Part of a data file
>> Start

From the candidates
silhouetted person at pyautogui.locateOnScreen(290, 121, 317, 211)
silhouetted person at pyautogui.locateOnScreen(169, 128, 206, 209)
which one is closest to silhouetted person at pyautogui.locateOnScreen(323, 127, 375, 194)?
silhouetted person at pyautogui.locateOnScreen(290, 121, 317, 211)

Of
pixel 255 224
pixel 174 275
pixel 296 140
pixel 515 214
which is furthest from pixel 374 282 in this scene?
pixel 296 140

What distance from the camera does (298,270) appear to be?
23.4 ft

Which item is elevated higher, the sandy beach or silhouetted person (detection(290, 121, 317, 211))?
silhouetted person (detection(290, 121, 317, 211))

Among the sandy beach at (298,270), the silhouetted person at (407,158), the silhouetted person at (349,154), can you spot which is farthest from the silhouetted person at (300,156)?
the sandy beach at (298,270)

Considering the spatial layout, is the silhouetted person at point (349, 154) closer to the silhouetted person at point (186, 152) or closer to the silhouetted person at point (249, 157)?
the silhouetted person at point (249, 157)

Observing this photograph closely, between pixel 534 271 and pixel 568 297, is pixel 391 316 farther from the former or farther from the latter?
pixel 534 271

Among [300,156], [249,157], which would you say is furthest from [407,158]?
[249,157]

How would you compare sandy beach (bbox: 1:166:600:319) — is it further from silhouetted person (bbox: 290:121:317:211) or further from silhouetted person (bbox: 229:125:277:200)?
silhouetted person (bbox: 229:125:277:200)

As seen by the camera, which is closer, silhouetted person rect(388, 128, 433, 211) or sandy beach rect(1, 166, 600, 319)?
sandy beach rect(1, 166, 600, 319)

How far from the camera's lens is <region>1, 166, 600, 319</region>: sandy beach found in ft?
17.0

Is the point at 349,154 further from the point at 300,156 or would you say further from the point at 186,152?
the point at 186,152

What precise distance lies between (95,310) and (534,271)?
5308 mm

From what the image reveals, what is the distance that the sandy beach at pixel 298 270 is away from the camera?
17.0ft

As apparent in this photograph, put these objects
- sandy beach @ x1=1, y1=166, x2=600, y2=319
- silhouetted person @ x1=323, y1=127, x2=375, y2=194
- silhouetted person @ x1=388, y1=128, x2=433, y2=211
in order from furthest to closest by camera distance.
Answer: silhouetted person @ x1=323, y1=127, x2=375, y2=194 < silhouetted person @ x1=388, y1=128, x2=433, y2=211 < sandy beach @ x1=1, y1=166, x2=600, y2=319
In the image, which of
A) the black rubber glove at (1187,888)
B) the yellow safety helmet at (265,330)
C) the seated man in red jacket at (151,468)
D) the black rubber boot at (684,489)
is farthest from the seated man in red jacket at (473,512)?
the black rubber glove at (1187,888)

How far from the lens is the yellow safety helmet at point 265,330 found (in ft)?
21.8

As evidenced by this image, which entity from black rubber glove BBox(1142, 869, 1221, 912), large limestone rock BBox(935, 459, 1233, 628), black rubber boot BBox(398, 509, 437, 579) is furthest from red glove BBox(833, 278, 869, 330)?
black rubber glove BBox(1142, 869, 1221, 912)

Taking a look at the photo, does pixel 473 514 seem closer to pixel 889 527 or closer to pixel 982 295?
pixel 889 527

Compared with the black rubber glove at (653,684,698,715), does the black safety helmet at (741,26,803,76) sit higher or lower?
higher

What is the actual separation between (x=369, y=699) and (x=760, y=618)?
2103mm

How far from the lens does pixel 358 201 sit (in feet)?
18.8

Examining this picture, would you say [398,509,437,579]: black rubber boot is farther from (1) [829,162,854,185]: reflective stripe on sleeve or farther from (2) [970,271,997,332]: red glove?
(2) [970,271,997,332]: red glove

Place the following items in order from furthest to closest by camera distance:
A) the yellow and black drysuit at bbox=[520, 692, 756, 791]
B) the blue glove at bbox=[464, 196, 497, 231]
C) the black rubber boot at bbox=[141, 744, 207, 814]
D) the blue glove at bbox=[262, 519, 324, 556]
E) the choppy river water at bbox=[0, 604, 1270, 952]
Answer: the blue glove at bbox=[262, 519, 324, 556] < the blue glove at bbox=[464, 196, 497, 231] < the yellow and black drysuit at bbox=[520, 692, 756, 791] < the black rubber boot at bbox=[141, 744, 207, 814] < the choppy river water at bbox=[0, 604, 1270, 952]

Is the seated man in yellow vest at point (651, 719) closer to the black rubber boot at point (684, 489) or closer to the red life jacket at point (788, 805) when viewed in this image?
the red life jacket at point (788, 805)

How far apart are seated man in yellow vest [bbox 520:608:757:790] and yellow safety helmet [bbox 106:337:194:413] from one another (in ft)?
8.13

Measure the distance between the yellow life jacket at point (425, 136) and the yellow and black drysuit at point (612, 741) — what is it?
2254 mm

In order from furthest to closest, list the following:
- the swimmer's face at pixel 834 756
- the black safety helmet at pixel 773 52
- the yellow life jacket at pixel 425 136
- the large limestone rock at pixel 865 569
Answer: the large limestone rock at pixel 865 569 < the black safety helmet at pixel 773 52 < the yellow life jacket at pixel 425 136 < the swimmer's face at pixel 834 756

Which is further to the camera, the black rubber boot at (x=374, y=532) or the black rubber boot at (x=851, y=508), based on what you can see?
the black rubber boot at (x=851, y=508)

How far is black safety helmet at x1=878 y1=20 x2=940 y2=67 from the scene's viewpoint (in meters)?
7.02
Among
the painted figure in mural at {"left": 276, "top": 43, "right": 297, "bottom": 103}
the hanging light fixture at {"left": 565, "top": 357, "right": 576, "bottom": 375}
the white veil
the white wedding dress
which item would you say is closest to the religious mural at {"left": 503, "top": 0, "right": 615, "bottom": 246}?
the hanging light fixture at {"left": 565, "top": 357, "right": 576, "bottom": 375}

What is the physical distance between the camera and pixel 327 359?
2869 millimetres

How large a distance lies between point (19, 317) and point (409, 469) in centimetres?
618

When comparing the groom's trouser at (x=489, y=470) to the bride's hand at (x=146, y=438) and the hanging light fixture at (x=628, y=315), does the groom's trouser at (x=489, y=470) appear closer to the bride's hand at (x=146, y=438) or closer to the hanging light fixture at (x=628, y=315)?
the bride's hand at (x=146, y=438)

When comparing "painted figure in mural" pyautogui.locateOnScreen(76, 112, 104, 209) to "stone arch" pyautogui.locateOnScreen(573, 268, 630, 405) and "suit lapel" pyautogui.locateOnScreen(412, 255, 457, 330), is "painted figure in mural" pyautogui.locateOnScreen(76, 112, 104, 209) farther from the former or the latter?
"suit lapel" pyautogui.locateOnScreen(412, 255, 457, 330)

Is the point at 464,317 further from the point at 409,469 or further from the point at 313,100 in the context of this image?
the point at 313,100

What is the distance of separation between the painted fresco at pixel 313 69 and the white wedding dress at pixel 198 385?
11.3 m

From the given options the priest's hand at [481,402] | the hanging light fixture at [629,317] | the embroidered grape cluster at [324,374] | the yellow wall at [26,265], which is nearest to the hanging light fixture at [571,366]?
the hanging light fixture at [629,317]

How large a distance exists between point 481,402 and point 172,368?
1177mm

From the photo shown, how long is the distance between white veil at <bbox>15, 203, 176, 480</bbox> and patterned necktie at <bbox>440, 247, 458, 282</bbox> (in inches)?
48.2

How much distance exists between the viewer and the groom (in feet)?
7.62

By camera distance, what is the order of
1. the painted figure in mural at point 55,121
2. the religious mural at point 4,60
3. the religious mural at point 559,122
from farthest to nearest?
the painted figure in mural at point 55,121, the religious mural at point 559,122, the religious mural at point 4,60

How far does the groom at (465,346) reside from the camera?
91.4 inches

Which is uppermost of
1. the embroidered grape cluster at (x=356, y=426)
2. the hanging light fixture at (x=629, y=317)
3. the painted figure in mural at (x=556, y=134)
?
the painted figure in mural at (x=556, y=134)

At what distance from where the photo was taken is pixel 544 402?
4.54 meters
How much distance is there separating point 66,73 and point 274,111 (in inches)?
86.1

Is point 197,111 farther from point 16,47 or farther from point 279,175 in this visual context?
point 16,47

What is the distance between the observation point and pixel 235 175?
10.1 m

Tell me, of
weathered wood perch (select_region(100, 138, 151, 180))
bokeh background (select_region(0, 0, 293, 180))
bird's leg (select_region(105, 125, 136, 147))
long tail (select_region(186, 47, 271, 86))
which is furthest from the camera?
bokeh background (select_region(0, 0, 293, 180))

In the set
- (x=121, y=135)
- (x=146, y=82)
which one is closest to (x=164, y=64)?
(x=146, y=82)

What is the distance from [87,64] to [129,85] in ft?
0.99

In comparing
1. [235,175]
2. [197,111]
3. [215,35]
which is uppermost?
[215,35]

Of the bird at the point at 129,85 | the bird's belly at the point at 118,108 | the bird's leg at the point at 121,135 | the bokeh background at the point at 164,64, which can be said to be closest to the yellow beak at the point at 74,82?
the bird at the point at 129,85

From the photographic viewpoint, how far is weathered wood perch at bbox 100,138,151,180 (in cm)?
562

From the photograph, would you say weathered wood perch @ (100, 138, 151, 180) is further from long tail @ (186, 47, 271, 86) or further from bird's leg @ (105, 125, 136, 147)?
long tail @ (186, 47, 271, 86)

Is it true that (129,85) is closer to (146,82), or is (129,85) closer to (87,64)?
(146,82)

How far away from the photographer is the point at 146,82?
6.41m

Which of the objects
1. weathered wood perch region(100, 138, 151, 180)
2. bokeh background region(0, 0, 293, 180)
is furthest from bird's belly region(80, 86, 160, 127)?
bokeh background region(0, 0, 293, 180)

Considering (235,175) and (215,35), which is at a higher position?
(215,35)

>> End

*EXERCISE PROMPT*
Extract every line from the one containing "From the photographic" to the end of the entries, including both of those lines, exactly as given and with nothing added.

*SOLUTION FOR THIS PROBLEM*
From the photographic viewpoint, how far is weathered wood perch at bbox 100,138,151,180 (in cm)?
562

From the photograph, would you say weathered wood perch @ (100, 138, 151, 180) is further from long tail @ (186, 47, 271, 86) or further from bird's leg @ (105, 125, 136, 147)?
long tail @ (186, 47, 271, 86)

Is it true that (129,85) is closer to (146,82), or is (129,85) closer to (87,64)?
(146,82)

How far away from the photographer is the point at 146,82?
6.41m

Which of the objects
1. weathered wood perch region(100, 138, 151, 180)
2. bokeh background region(0, 0, 293, 180)
is furthest from bird's belly region(80, 86, 160, 127)?
bokeh background region(0, 0, 293, 180)

Considering (235,175) and (215,35), which is at a higher position?
(215,35)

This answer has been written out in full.